Die SPD-Politiker hingegen ließen sich weniger von ideologischen als von strategischen und pragmatischen Überlegungen leiten. So propagierten Bundeskanzler Gerhard Schröder und Bundestagspräsident Wolfgang Thierse die prestigeträchtige Barockfassade, da diese besser mit der Museumsinsel harmoniere und eher private Investoren anlocke. "Die Barockfassade spart also Geld", so Thierses Appell vor der Abstimmung im Bundestag. Sein Parteikollege, der Regierende Bürgermeister Wowereit, hegt da so seine Zweifel. Das Parlament hätte mit der Entscheidung über die Gestaltung des Gebäudes auch die Finanzierung klären müssen, so sein Vorwurf.
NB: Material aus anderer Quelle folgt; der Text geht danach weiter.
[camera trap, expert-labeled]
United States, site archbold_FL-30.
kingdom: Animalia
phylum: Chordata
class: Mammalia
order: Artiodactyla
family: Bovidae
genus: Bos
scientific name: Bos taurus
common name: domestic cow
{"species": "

Wowereit hatte sich für eine zeitgenössische Gestaltung eingesetzt.

Moderner Osten - traditioneller Westen

Die Abstimmung im Bundestag war für Journalisten und Meinungsforscher ein willkommenes Highlight im alljährlichen Sommerloch. Die Medien berichteten in aller Ausführlichkeit über den (vorerst) letzten Akt des politischen Lustspiels "Das Stadtschloss – oder wie ich lernte, die Berliner Republik zu lieben"; und eine Emnid-Umfrage im Auftrag der Berliner Morgenpost ermittelten akribisch, wer wo welche Stadtschloss-Variante favorisiert.

Demnach sind von 750 befragten Berlinern 48 Prozent für eine Barockfassade und ebenfalls 48 Prozent dagegen. Allerdings differieren die Meinungen im Ost- und Westteil der Stadt erheblich. So lehnen die Ostberliner mit 61 Prozent die Wiedererrichtung des Schlosses ab, während sie von 57 Prozent der Westberliner befürwortet wird. Ebenso deutlich sind die Unterschiede aus der Parteienpräferenz herauszulesen. CDU-Anhänger wünschen sich zu 66 Prozent den Wiederaufbau des Stadtschlosses, PDS-Wähler wollen dies zu 68 Prozent nicht. Die SPD-Anhänger sind – wie die Partei selbst – in dieser Frage gespalten: 49 Prozent sind für die barocke Fassade, 47 Prozent dagegen.